Stored data
## start

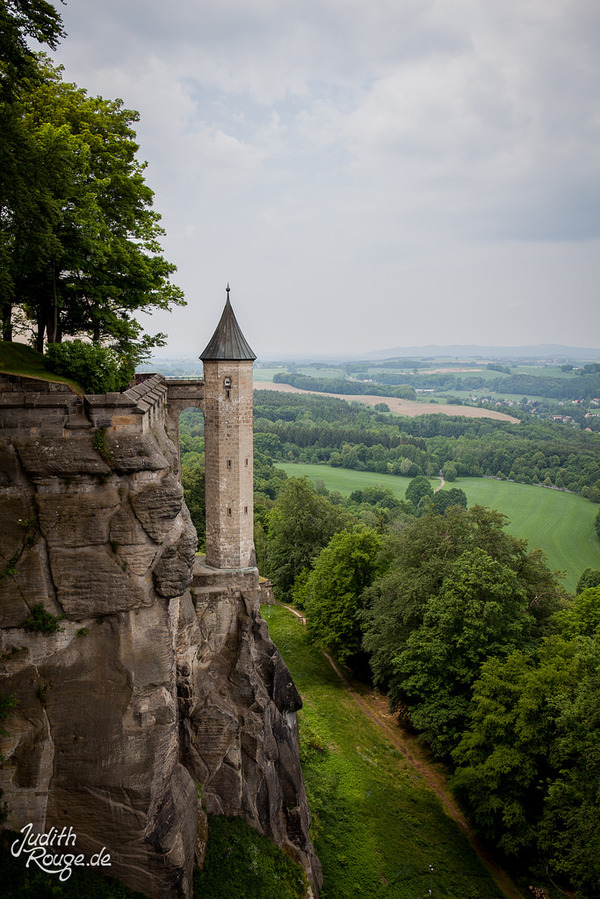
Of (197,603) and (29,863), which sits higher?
(197,603)

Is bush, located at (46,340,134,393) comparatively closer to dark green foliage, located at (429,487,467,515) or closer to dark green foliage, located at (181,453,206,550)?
dark green foliage, located at (181,453,206,550)

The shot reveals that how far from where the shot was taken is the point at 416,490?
281ft

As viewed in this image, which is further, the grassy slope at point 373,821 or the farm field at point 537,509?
the farm field at point 537,509

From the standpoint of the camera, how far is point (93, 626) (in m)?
12.7

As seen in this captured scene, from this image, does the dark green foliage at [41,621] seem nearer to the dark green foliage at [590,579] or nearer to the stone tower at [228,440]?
the stone tower at [228,440]

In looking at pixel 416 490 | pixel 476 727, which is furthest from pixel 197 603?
pixel 416 490

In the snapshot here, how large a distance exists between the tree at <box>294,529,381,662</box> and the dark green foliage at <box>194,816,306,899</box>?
52.3 ft

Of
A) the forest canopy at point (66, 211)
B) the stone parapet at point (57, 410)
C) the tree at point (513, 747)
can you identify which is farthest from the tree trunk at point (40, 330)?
the tree at point (513, 747)

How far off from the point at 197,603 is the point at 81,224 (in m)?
13.6

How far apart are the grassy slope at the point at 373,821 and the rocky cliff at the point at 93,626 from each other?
942 centimetres

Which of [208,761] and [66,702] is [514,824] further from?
[66,702]

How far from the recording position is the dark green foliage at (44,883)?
1167cm

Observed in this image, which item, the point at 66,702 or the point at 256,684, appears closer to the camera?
the point at 66,702

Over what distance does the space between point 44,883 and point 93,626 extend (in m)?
5.48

## end

- **To be done**
Reproduce verbatim the part that opens with the line containing "Which of [208,761]" and closes with the final line of the rows.

- **Task result**
Which of [208,761] and [66,702] is [514,824] further from?
[66,702]

How far from the recording position is the dark green foliage at (44,883)?
1167cm

Observed in this image, which item, the point at 66,702 or the point at 256,684, appears closer to the camera?
the point at 66,702

Over what distance does the space between point 44,883 and point 93,626 extend (in m)?
5.48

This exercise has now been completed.